Situated inside a converted grain silo – built in 1921 and redesigned by the British architect Thomas Heatherwick – Zeitz MOCAA also operates as a bridge between the past and the future; between an early industrial, steampunk aesthetic and the clinical late modern austerity one associates with the white cube. This design overlay is strikingly apparent, and the creators of the museum were adamant that the building should only be understood once entered. ‘It’s an “inny” rather than an “outy”,’ says Heatherwick. ‘You can’t say you’ve seen the project unless you’ve been inside.’
This view implicitly challenges the now-waning rage for beguiling and distracting exteriors created by ‘starchitects’ such as Frank Gehry. Heatherwick has designed an aniconic and romantic building that integrates and warms the many who, historically, have been isolated from the art world. With its pop-eyed windows, like blown glass, the building seems to breathe. This aerated quality is further underscored by its bisected tubular interior, suggesting the lungs of a giant church organ. ‘When you walk in, and you see the physicality of it, immediately you get it,’ Coetzee says. ‘There’s enough space for enough variants and enough viewpoints.’
For Coetzee, it is the building’s immersive and democratic capabilities that drives this forward-looking project. What distinguishes Zeitz MOCAA as an idea and an ethos is a worldliness that places Africa at its epicentre. ‘Do we as an arts community want to be progressive, do we want to look forward? Or do we want to maintain the status quo?’ Coetzee’s question is telling, for what impels this major initiative is the desire to create a progressive vision of Africa’s ever-changing moment.
‘As South Africans we want more,’ he says. ‘I think we want to look beyond our borders – and I think that’s the role that the museum is going to play.’ ‘We have to educate ourselves to be more open-minded, to be less prescriptive, to be less localised, to understand that there are conversations that we’re not even a part of because we’re so rigid in hatred, in our decolonising project, our identity politics.’
The museum is unconcerned by Africa’s historic abjection, and focused more scrupulously on the present. This allows it to reconfigure suffering, invoke wonder, and redefine the continent’s intellectual history. Zeitz MOCAA is, in effect, a subjunctive enterprise – it wills a different and more enabling future in which Africa, finally, assumes its pivotal place within the global art world.
All too aware of the buzz surrounding African art today, Coetzee has chosen not so much to deflect its fashionable status but to challenge it.
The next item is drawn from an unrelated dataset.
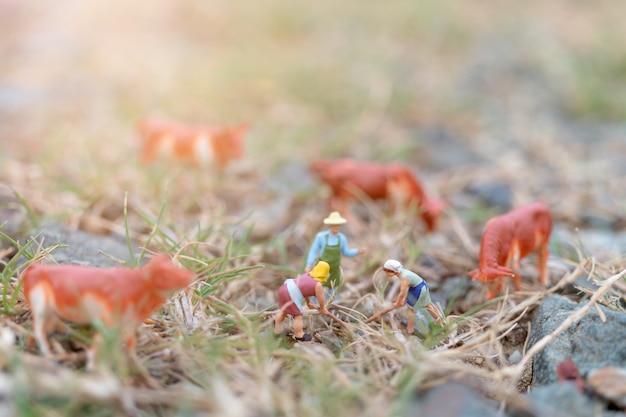 Miniaturleute: gärtner, der an dem feld arbeitet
By purchasing in depth from across Africa – with the understanding that an artist is best grasped when presented through a greater corpus – Coetzee hopes to deepen our understanding of the significance of a given artist and his or her place within a greater world.
As Matthias Leridon, who runs AAD, the African Artists for Development foundation, notes: ‘As the biggest institution on contemporary art in Africa, Zeitz MOCAA will effectively become the flag for African art and with this comes great responsibility and challenges.’ Such an initiative requires a high level of curation, for ‘the museum can play a huge role in the perception of the continent by leap-frogging cliched perceptions of Africa. ‘It is important that African people create and drive their own African narratives,’ Leridon concludes. ‘Ambition creates duty.’
Zeitz MOCAA opened in Cape Town on 22 September.